Supplied data

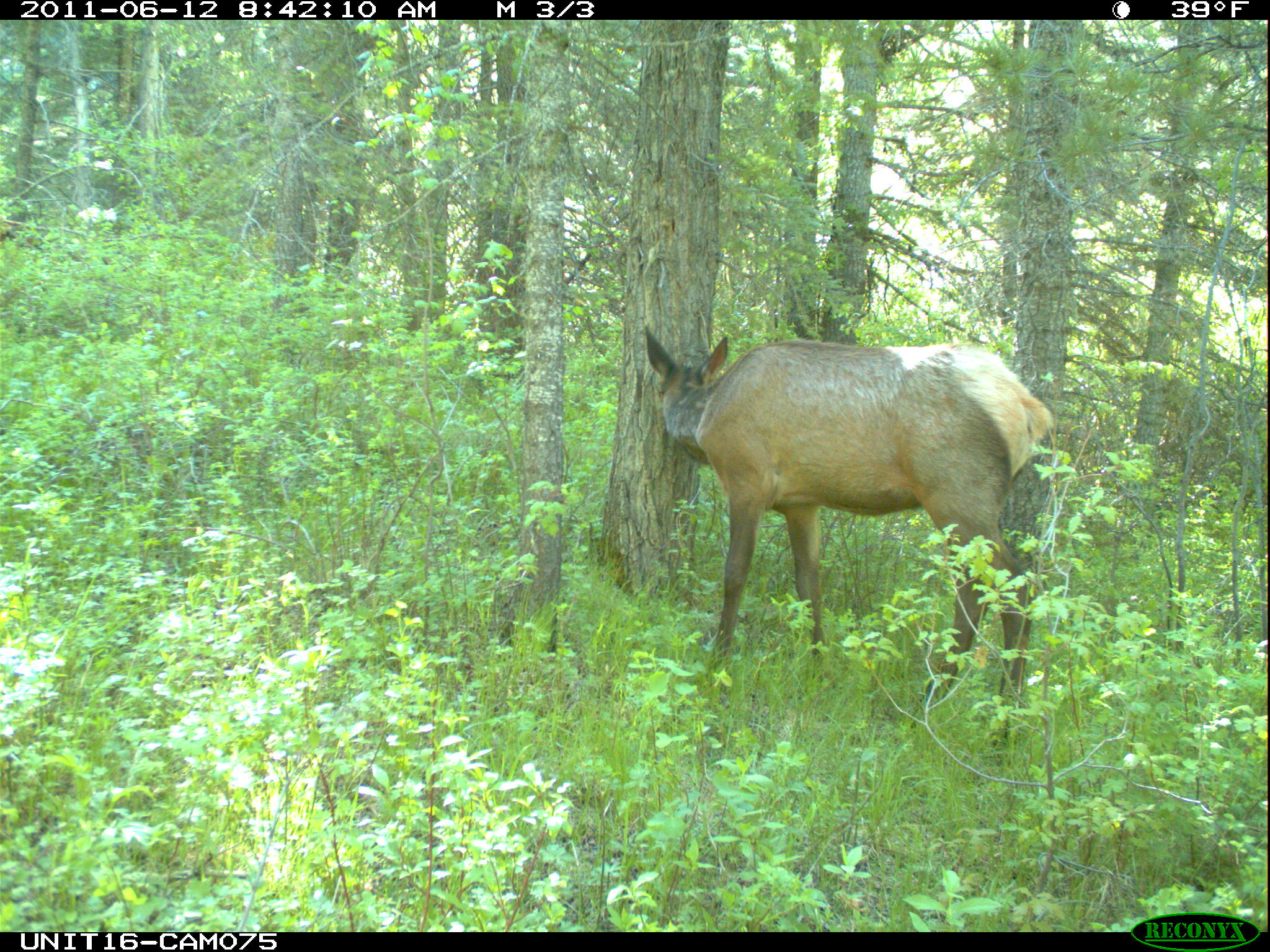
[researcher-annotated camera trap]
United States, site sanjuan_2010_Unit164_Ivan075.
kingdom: Animalia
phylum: Chordata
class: Mammalia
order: Artiodactyla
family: Cervidae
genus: Cervus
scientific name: Cervus elaphus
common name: red deer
Cervus elaphus (red deer).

Problem statement
When the line containing "United States, site" is found in the records above, restate it and every later line word for word through the last one, and nothing more.

Exercise answer
United States, site sanjuan_2010_Unit164_Ivan075.
kingdom: Animalia
phylum: Chordata
class: Mammalia
order: Artiodactyla
family: Cervidae
genus: Cervus
scientific name: Cervus elaphus
common name: red deer
Cervus elaphus (red deer).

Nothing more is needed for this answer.